The Happy Return. C. S. Forester

“Try again, Mr Marsh,” he said.

The Natividad was firing both stern chasers together now. As Hornblower spoke there came a crash forward as one of the eighteen-pounder balls struck home close above the water line. Hornblower could hear young Savage, down in the launch hurling shrill blasphemies at the men at the oars to urge them on — that shot must have passed just over his head. Marsh stroked his beard and addressed himself to the task of reloading the long nine pounder. While he was so engaged, Hornblower was deep in the calculation of the chances of battle.

That long nine, although of smaller calibre, was of longer range than his shorter main deck guns, while the carronades which comprised half of the Lydia’s armament were useless at anything longer than close range. The Lydia would have to draw up close to her enemy before she could attack her with effect. There would be a long and damaging interval between the moment when the Natividad should be able to bring all her guns into action and the moment when the Lydia could hit back at her. There would be casualties, guns dismounted perhaps, serious losses. Hornblower balanced the arguments for and against continuing to try and close with the enemy while Mr Marsh was squinting along the sights of the nine pounder. Then Hornblower scowled to himself, and ceased tugging at his chin, his mind made up. He had started the action; he would go through with it to the end, cost what it might. His flexibility of mind could crystallise into sullen obstinacy.

The nine pounder went off as though to signal this decision.

“Just alongside her!” screamed Knyvett triumphantly from the foretop.

“Well done, Mr Marsh,” said Hornblower, and Marsh wagged his beard complacently.

The Natividad was firing faster now. Three times a splintering crash told of a shot which had been aimed true. Then suddenly a thrust as if from an invisible hand made Hornblower reel on the quarterdeck, and his ears were filled with a brief rending noise. A skimming shot had ploughed a channel along the planking of the quarterdeck. A marine was sitting near the taffrail stupidly contemplating his left leg, which no longer had a foot on the end of it; another marine dropped his musket with a clatter and clapped his hands to his face, which a splinter had torn open, with the blood spouting between his fingers.

“Are you hurt, sir?” cried Bush, leaping across to Hornblower.

“No.”

Hornblower turned back to stare through his glass at the Natividad while the wounded were being dragged away. He saw a dark dot appear alongside the Natividad, and lengthen and diverge. It was the boat with which they had been trying to row — perhaps they were giving up the attempt. But the boat was not being hoisted in. For a second Hornblower was puzzled. The Natividad’s stumpy fore mast and main mast came into view. The boat was pulling the ship laboriously round so that her whole broadside would bear. Not two, but twenty-five guns would soon be opening their fire on the Lydia.

Hornblower felt his breath come a little quicker, unexpectedly, so that he had to swallow in order to regulate things again.

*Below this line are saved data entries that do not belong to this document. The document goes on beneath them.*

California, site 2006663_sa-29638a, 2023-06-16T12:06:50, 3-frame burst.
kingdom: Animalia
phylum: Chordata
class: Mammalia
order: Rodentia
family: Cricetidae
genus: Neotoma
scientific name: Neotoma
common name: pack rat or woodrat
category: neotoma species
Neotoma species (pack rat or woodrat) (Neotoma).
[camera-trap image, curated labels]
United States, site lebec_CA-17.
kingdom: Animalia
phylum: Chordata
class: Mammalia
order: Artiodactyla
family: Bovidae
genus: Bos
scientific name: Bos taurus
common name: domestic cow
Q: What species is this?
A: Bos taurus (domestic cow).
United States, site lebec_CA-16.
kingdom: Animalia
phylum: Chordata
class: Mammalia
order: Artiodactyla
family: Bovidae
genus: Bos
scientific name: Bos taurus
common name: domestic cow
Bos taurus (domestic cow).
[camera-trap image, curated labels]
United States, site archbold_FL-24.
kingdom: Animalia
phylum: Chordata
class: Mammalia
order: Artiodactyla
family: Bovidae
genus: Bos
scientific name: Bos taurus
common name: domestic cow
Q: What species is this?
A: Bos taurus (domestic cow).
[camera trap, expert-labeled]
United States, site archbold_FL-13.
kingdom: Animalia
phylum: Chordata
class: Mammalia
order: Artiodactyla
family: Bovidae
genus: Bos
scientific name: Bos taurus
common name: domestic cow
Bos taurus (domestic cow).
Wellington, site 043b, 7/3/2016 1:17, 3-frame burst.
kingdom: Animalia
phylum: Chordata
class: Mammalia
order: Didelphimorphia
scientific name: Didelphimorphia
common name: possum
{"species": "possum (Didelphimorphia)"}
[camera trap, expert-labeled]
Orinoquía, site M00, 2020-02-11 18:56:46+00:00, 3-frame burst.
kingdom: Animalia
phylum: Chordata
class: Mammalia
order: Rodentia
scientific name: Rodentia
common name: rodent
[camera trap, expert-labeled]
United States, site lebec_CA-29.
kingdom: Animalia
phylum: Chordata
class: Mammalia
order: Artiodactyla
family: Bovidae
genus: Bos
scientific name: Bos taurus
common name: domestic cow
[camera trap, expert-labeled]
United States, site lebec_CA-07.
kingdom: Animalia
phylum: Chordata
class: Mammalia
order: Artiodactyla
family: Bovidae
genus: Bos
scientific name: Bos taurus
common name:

His pulse was faster, too. He made himself keep the glass to his eye until he was certain of the enemy’s manoeuvre, and then walked forward leisurely to the gangway. He was compelling himself to appear lighthearted and carefree; he knew that the fools of men whom he commanded would fight more diligently for a captain like that.

“They’re waiting for us now, lads,” he said. “We shall have some pebbles about our ears before long. Let’s show ’em that Englishmen don’t care.”

They cheered him for that, as he expected and hoped they would do. He looked through his glass again at the Natividad. She was still turning, very slowly — it was a lengthy process to turn a clumsy two-decker in a dead calm. But he could see a hint of the broad white stripes which ornamented her side.

“Ha-h’m,” he said.

Forward he could hear the oars grinding away as the men in the boats laboured to drag the Lydia to grips with her enemy. Across the deck a little group of officers — Bush and Crystal among them — were academically discussing what percentage of hits might be expected from a Spanish broadside at a range of a mile. They were coldblooded about it in a fashion he could never hope to imitate with sincerity. He did not fear death so much — nor nearly as much — as defeat and the pitying contempt of his colleagues. The chiefest dread at the back of his mind was the fear of mutilation. An ex-naval officer stumping about on two wooden legs might be an object of condolence, might receive lip service as one of Britain’s heroic defenders, but he was a figure of fun, nevertheless. Hornblower dreaded the thought of being a figure of fun. He might lose his nose or his cheek and be so mutilated that people would not be able to bear to look at him. It was a horrible thought which set him shuddering while he looked through the telescope, so horrible that he did not stop to think of the associated details, of the agonies he would have to bear down there in the dark cockpit at the mercy of Laurie’s incompetence.